Model type: Laser-cut kit
Skill level: Intermediate
Wingspan: 19 inches
Wing area: 283 square inches
Length: 21 inches
Weight: 17 ounces
Construction: Balsa and light plywood
Street price: $89.98

Test-model details:

Motor used: Turnigy 2822/14 1,450 Kv brushless electric outrunner
Speed controller: Turnigy 20-amp
Servos: Three Hitec HS-55
Battery: Glacier three-cell 800 mAh LiPo
Propeller: APC 7 x 4
Radio system: Tactic TA624 receiver; Tactic transmitter
Ready-to-fly weight: 17 ounces
Flight duration: 5 to 10 minutes


• Interlocking laser-cut parts make building easy.
• Unusual configuration.
• Incredibly strong.
• Can be hand launched similar to a Frisbee.


• Requires significant nose weight.

Bonus video:

Product review

Retro RC has an enviable history of reincarnating vintage designs into practical, enjoyable, easily built aircraft. The company has done it again with The Saucerus RC. The original design dates back to a 1953 George Harris Control Line (CL) model called the Sassy Saucer. Modern laser cutting and a great updated design make this an easy project.

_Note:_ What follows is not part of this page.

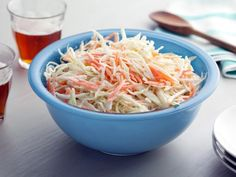 10-Minute Creamy Cole Slaw: Bobby tosses shredded cabbage and carrots with a tangy mixture of mayonnaise and sour cream for the ultimate picnic-ready side dish. #RecipeOfTheDay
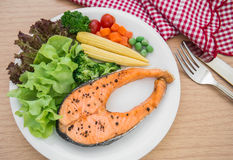 Grilled salmon steak with vegetables on plate Stock Images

This review is slightly unusual in that it is based on a production prototype kit. I didn’t have formal instructions. I did have plans, some build pictures, and most importantly, access to designer Mark Freeland, who lives nearby.

Start by reviewing the parts layout on the laser-cut wood and the plans. I found it helpful to either leave the pieces until they are needed or mark them for later identification. A couple of things can be done early and allowed to dry. The lower cowl is formed by wetting the piece and wrapping it around something that has roughly a 1-inch diameter. Form the pieces while keeping in mind the built-in right thrust.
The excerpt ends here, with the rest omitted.